For the purpose of setting up the warehouse, to be called the South Asia Commercial and Logistics Hub, the CMPH has set up a fully-owned subsidiary, Fortune Centre Group Limited (FCGL).
The FCGL gets the rights to name the chairman and managing director/chief executive officer, as well as appoint five directors to the project company. Access Engineering, a Sri Lankan construction company, and the SLPA, the two local collaborators, can name one director each.
The issued share capital of the FCGL will be $84 million. FCGL agreed to contribute, in cash, $58.8 million, representing 70 percent of the total. Access Engineering and SLPA each agreed to contribute $12.6 million (15 percent of the total).
Under the agreement, SLPA is not allowed “to grant any third party the right to carry out port-related logistics or warehousing services at the Port of Colombo at a rate lower than the royalty fees payable by the project company,” filings by China Merchants Port show, according to Sri Lanka’s The Sunday Times.
At the end of 50 years, the hub company “shall hand back” the leased site and “transfer all assets of the logistics center to SLPA,” the Sunday Times reported.
China Merchants Port called its stake in the logistics complex “a giant leap forward’’ for its influence in South Asia.
Geopolitical Implications
The warehousing project has an international strategic dimension, especially for India.

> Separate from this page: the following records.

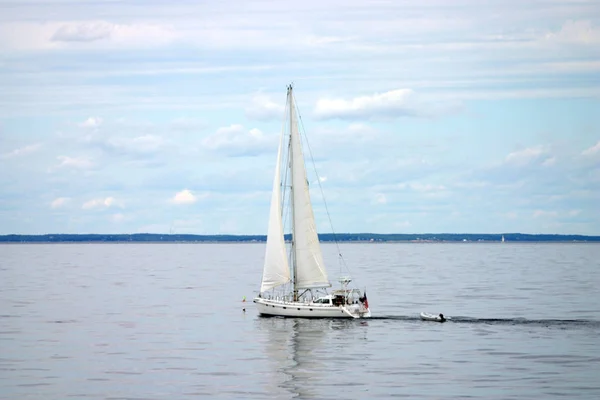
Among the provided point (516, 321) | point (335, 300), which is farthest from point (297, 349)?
point (516, 321)

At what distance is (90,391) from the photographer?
180ft

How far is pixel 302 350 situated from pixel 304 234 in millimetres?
20526

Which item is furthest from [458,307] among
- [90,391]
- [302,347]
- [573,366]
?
[90,391]

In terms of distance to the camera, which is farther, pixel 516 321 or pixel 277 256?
pixel 277 256

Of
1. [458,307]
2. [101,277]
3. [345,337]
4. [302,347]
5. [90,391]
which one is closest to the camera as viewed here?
[90,391]

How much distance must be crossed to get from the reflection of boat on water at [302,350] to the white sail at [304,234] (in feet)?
13.7

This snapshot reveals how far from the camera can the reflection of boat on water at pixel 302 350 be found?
57.2m

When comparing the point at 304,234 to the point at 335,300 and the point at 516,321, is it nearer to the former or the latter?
the point at 335,300

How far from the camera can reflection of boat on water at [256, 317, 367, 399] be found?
57.2 meters

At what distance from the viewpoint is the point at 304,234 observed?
90.4 m

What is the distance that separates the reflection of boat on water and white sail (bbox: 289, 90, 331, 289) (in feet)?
13.7

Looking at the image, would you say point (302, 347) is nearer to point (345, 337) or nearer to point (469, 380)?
point (345, 337)

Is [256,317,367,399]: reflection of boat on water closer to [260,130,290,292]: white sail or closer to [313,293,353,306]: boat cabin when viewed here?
[313,293,353,306]: boat cabin

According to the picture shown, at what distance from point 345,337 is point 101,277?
Result: 108864mm
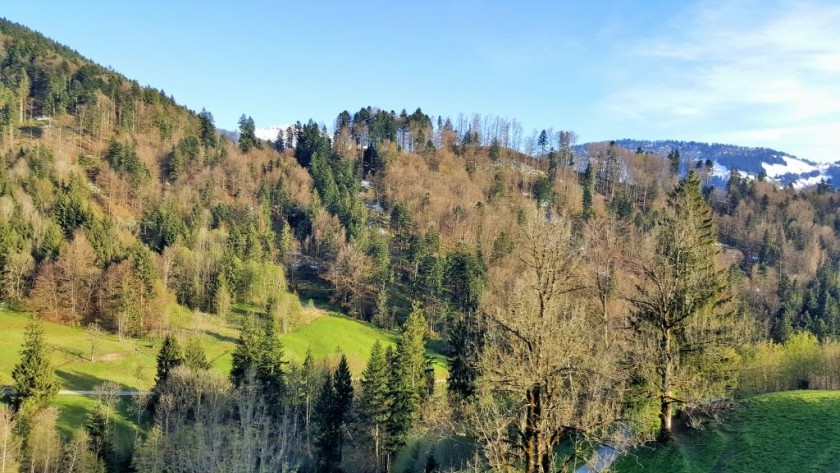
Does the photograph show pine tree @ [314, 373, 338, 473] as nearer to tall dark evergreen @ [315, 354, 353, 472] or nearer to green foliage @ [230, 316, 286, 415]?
tall dark evergreen @ [315, 354, 353, 472]

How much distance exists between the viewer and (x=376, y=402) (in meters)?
46.0

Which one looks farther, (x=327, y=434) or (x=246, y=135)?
(x=246, y=135)

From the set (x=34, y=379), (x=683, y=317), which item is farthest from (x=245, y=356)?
(x=683, y=317)

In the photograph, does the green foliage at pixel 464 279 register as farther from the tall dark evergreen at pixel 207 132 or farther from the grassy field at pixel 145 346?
the tall dark evergreen at pixel 207 132

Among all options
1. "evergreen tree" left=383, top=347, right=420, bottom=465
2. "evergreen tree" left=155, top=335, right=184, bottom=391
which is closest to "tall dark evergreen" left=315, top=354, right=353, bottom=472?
"evergreen tree" left=383, top=347, right=420, bottom=465

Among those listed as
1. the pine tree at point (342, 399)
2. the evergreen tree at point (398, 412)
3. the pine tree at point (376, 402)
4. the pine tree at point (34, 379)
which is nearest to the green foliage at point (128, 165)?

After the Mahinda Rajapaksa government gave the CICT project to China in September 2011, India felt a pressing need to have a foothold in Colombo port because of its strategic and economic interest in the Sri Lankan port.
Colombo port handles 60 percent of India’s transshipment cargo and India-linked cargo, in turn, accounts for 70 percent of Colombo port’s total transshipment volume.

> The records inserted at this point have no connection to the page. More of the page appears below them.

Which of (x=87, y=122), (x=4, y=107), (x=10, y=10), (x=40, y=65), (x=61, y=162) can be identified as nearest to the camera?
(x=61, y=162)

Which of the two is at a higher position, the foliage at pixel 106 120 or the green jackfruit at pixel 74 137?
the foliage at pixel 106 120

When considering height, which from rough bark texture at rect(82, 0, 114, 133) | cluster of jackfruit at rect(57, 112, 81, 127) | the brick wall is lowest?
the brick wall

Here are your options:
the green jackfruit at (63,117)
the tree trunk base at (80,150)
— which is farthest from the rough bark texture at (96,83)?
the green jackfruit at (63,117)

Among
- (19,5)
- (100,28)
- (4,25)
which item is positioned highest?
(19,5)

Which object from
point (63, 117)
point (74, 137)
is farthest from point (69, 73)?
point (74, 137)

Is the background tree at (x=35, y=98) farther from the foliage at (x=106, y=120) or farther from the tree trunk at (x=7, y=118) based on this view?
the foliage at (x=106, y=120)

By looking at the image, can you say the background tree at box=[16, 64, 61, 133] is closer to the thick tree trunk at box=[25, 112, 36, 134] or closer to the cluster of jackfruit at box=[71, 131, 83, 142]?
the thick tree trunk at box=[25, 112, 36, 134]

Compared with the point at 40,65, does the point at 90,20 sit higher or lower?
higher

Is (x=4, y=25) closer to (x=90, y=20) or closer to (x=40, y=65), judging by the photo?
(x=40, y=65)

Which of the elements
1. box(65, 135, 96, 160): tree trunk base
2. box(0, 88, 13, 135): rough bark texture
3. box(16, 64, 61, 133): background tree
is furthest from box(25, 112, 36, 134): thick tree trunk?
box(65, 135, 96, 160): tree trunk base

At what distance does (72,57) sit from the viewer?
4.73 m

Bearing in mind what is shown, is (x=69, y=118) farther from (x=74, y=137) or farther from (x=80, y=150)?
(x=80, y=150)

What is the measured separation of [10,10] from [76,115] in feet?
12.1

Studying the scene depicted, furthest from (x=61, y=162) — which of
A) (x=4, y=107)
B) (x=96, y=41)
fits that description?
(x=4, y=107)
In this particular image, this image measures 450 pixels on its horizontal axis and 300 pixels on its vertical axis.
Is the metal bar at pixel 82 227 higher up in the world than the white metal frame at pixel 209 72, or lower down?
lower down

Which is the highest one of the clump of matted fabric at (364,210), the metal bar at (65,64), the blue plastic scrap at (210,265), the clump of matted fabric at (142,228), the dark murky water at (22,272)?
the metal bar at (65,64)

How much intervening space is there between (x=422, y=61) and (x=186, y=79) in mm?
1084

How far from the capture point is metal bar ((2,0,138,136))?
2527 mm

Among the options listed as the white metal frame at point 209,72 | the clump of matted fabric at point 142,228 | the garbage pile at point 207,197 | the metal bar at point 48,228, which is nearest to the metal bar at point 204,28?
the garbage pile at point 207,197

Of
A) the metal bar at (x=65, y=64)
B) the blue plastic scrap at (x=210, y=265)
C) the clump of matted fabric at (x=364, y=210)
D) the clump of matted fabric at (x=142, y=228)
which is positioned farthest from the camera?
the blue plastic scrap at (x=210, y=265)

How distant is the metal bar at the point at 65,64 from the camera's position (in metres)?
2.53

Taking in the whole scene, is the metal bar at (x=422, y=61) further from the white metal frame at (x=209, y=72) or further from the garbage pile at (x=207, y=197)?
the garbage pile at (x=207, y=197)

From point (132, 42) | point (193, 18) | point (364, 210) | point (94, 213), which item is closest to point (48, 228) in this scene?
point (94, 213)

Since India views Sri Lanka as “an unsinkable aircraft carrier 14 miles off [India’s] coast” as the Indian diplomat Shivshankar Menon put it, India is wary about a strong Chinese presence in Colombo port. In fact, the India-Sri Lanka Accord of 1987 had anticipated a foreign presence in the ports of Sri Lanka decades ago. The accord made Sri Lanka promise that it would not allow its ports to be used by forces inimical to India. India did not have China in mind at that time, however; the bugbear then was the United States.
Following the entry of China as the principal infrastructure builder in Sri Lanka from 2011 onwards, India woke up to the need to keep China away from its doorstep. Along with its Quad ally, Japan, India fought hard to secure the contract to build and operate the East Container Terminal (ECT) in Colombo port to balance the Chinese presence there.
But the government of Gotabaya Rajapaksa reneged on an earlier promise to hand over the project to India and Japan. Gotabaya cited an electoral commitment not to give the ECT away to foreign entities and wriggled out of the pledge.
However, due to mounting pressure from India to make up for the loss of ECT, the government gave the West Container Terminal (WCT) project to the Adani Group of India. But Adani was allowed only a 51 percent stake, and not 85 percent as in the case of China Merchant Port’s stake in the CICT.
India did not hide its discomfort over the burgeoning influence of China in Sri Lanka under the stewardship of former President Mahinda Rajapaksa, who was perceived in New Delhi as anti-India and pro-China.
In July 2014, the Sunday Times reported that the Rajapaksa government had approved a proposal for the state-owned China National Aero Technology Import-Export Corporation (CATIC) to set up an aircraft base maintenance center in Trincomalee to repair and maintain Chinese-built aircraft in the Sri Lankan Air Force. It was to be built at a cost of $40.3 billion.
But apparently after India raised objections, Colombo reversed course. Then-Foreign Minister G. L. Peiris told Parliament: “No such decision has been taken to permit the establishment of an aircraft base maintenance center in Trincomalee.”
China’s control of ports in Sri Lanka is a particularly sensitive issue for India due to the potential for the facilities to be used by military vessels. In November 2014, a Chinese submarine and warship docked in Colombo. Seven weeks earlier, a Chinese submarine, a long-range deployment patrol vessel, had called at the same port ahead of a visit to Sri Lanka by Chinese President Xi Jinping. Both times India expressed serious objections.